Trabajo por hacer:
Reproduce sin cambios el tramo de los registros que va desde la línea que contiene "Can you tell me the distance from" hasta el final de los registros, ambos extremos incluidos.

══ Material proporcionado

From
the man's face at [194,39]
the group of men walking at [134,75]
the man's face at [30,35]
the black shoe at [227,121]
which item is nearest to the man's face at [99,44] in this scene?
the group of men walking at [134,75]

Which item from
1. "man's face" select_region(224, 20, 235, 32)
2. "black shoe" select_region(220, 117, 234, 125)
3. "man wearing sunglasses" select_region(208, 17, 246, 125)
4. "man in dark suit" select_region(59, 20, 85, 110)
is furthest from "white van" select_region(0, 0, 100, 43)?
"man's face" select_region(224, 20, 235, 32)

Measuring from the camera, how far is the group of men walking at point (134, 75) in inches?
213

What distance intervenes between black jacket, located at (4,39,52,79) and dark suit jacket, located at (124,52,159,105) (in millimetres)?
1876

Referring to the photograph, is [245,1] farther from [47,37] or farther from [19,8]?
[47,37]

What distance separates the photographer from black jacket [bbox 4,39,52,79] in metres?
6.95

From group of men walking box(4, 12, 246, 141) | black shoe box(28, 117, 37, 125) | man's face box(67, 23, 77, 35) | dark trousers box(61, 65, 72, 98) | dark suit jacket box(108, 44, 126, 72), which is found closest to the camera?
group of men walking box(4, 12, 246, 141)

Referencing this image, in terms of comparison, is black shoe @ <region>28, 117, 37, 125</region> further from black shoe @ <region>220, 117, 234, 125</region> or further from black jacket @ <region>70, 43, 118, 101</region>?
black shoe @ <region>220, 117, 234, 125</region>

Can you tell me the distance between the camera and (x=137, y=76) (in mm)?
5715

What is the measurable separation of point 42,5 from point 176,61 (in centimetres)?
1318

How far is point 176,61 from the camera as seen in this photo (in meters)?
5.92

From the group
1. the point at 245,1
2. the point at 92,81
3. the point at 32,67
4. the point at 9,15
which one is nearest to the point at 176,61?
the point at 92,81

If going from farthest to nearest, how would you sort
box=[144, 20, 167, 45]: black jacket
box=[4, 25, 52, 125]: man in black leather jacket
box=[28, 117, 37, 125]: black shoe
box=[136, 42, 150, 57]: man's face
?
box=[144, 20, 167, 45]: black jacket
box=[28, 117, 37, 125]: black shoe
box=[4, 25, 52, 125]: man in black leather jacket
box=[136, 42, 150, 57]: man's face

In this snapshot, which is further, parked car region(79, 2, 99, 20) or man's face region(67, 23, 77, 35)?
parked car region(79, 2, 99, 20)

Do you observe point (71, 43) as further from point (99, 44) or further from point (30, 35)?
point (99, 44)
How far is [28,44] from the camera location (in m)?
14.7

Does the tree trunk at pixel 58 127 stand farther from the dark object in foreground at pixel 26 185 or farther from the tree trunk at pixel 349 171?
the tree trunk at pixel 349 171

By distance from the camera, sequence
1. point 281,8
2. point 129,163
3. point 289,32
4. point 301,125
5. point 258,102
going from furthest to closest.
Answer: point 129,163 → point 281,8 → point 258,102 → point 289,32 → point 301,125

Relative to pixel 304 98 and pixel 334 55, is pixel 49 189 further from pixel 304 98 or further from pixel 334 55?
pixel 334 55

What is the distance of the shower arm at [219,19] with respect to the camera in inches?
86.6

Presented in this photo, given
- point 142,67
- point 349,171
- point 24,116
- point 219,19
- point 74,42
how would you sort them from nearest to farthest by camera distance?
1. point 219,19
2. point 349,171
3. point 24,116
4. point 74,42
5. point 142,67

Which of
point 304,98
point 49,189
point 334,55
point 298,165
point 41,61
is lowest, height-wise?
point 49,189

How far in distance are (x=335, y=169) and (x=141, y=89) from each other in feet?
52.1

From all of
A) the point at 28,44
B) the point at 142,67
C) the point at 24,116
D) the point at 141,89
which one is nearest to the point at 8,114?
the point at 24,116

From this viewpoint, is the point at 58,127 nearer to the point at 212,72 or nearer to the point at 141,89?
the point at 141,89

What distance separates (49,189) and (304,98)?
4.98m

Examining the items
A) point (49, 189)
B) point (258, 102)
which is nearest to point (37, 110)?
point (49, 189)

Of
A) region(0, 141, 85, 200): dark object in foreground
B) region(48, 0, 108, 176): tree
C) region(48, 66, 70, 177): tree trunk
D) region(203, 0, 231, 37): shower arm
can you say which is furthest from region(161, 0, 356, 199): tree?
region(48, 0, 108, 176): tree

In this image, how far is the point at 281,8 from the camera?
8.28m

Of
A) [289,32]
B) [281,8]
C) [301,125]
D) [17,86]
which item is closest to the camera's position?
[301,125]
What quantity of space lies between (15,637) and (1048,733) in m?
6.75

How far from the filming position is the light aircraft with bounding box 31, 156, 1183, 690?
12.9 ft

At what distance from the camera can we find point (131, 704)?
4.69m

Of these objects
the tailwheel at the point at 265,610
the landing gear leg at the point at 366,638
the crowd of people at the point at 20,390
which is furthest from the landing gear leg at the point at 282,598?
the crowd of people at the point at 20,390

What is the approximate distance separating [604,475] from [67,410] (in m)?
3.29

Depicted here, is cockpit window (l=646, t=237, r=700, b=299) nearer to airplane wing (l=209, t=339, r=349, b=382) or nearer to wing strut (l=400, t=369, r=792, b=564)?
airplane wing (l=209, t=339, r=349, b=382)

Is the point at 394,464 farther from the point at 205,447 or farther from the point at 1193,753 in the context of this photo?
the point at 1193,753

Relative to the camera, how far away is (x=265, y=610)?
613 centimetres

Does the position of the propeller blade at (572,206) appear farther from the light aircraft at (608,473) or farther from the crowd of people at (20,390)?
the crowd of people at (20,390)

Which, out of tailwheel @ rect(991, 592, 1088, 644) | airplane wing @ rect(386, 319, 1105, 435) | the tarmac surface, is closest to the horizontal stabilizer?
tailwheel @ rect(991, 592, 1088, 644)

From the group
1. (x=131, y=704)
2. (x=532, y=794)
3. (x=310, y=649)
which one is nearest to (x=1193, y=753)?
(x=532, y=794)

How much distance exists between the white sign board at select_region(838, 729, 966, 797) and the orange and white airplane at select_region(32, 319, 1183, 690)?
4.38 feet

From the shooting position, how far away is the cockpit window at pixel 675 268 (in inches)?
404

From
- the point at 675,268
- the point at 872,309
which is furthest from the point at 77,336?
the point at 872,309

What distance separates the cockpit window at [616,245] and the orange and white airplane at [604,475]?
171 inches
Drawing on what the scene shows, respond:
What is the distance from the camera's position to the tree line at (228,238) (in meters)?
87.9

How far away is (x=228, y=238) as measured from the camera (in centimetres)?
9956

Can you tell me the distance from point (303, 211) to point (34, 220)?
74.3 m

════

Resultado de la tarea:
Can you tell me the distance from point (303, 211) to point (34, 220)?
74.3 m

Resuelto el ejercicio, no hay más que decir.